(Infra, q. 82, a. 5; III Sent., dist. XXVI, q. 1, a. 2; De Verit., q. 25, a. 2 De Malo, q. 8, a. 3; III De Anima, lect XIV).
O segundo discute-se assim. ― Parece que o apetite sensitivo não se divide em irascível e concupiscível, como potências diversas.
1. ― Pois, cada potência da alma se refere a uma contrariedade, como a vista, ao branco e ao negro, conforme já foi dito. Ora, o conveniente e o nocivo são contrários. Portanto, como o concupiscível diz respeito ao conveniente, e o irascível, ao nocivo, resulta que à mesma potência da alma pertencem o irascível e o concupiscível.
2. Demais. ― Ao apetite sensitivo pertence o que convém sensualmente. Ora, o que assim convém é objeto do concupiscível. Logo, nenhum apetite sensitivo é diferente do concupiscível.
3. Demais. ― O ódio pertence ao irascível, pois, diz Jerônimo: Possuamos no irascível o ódio dos vícios. Ora, o ódio, como contrário do amor, pertence ao concupiscível. Logo, a faculdade do concupiscível é a mesma que a do irascível.
Mas, em contrário, Gregório Nisseno e Damasceno dizem que são duas as virtudes, o irascível e o concupiscível, partes do apetite sensitivo.

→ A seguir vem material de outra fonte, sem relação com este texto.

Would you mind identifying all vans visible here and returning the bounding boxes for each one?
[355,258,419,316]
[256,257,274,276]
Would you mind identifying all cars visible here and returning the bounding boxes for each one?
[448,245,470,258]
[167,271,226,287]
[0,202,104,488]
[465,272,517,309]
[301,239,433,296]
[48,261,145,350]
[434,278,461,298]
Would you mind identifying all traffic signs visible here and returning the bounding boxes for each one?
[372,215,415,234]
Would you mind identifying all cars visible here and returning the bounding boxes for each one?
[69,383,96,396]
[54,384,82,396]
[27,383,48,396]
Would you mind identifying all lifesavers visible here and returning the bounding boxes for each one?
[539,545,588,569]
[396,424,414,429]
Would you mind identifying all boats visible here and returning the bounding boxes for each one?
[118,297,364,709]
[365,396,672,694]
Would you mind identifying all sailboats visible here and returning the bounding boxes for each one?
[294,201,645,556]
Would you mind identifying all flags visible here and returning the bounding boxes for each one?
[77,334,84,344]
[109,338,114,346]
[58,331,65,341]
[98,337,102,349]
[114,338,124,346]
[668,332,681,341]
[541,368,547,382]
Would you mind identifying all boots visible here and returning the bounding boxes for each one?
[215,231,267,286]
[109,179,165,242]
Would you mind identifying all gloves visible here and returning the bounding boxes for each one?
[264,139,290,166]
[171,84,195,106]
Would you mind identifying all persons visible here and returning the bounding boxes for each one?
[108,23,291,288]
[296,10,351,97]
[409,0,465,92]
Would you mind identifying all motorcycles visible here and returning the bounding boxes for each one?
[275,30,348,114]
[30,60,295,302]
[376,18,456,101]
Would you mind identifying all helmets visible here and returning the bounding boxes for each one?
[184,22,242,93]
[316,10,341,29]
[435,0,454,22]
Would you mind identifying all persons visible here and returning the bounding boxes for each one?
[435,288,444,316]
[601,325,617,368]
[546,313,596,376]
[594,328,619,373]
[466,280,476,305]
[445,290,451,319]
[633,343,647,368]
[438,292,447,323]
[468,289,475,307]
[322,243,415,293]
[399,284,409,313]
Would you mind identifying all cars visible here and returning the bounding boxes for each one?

Solução. ― O apetite sensitivo é, genericamente, uma só potência, que se chama sensualidade; mas divide-se em duas potências, que são espécies do apetite sensitivo, a saber, a irascível e a concupiscível. E isto se evidencia considerando que, nas coisas naturais corruptíveis, deve existir, não somente a inclinação para conseguir o conveniente e fugir o nocivo, mas também para resistir às coisas que, corrompendo e sendo contrárias, trazem impedimento e causam dano ao que é conveniente. Assim, o fogo tem inclinação natural, não só para afastar-se do lugar inferior, que não lhe é conveniente, e para tender ao superior, que lho é, mas também para resistir ao que lhe traz corrupção e impedimento. Ora, sendo o apetite sensitivo a inclinação conseqüente à apreensão sensitiva, assim como o apetite natural é a conseqüente à forma natural, necessário é haver, na parte sensitiva, duas potências apetitivas. Uma, pela qual o animal se inclina, absolutamente, a buscar o que lhe é conveniente, conforme ao sentido, e a fugir o que é nocivo; e, essa se chama concupiscível. Outra, porém, pela qual resiste ao que se opõe às coisas convenientes e lhes causam dano, e essa se chama irascível; donde o considerar-se como objeto desta potência aquilo que é árduo, pois ela tende a superar e vencer os contrários.
Mas estas duas inclinações não se reduzem a um mesmo princípio; porque, por vezes, o animal arrosta a dor, contra a inclinação do concupiscível, para se opor ao que lhe é contrário, seguindo a inclinação do irascível. Por onde se vê que as paixões do irascível repugnam às do concupiscível. Pois, a concupiscência, acesa, diminui a ira e esta, acesa, diminui aquela na maior parte dos casos. E por aí é também claro que o irascível pugna pelo concupiscível e o defende, insurgindo-se contra o que, de um lado, impede as coisas convenientes ao concupiscível e por este apetecidas e, de outro, causa danos que o concupiscível quer evitar. Donde vem, que todas as paixões do irascível começam pelas do concupiscível e nelas terminam; assim, a ira, nascendo da pena que a provoca, termina pela alegria, depois que se vingou. E é por isso que os animais lutam pelas coisas do concupiscível, a saber, as que dizem respeito ao alimento e as venéreas, como diz Aristóteles.
Donde a resposta à primeira objeção. ― A virtude concupiscível diz respeito tanto ao conveniente como ao inconveniente; ao passo que a irascível visa resistir ao inconveniente, contra o qual luta.
Resposta à segunda. ― Assim como, nas virtudes apreensivas da parte sensitiva, há uma virtude estimativa, perceptiva das coisas que não causam mutação no sentido, conforme já se disse (q. 78, a. 4); assim também, no apetite sensitivo, há uma virtude apetitiva do que lhe é conveniente, não segundo a deleitação do sentido, mas segundo é útil ao animal, para a sua defesa. E esta é a virtude irascível.
Resposta à terceira. ― O ódio pertence, absolutamente, ao concupiscível; mas, em razão da impugnação causada pelo ódio, pode pertencer ao irascível.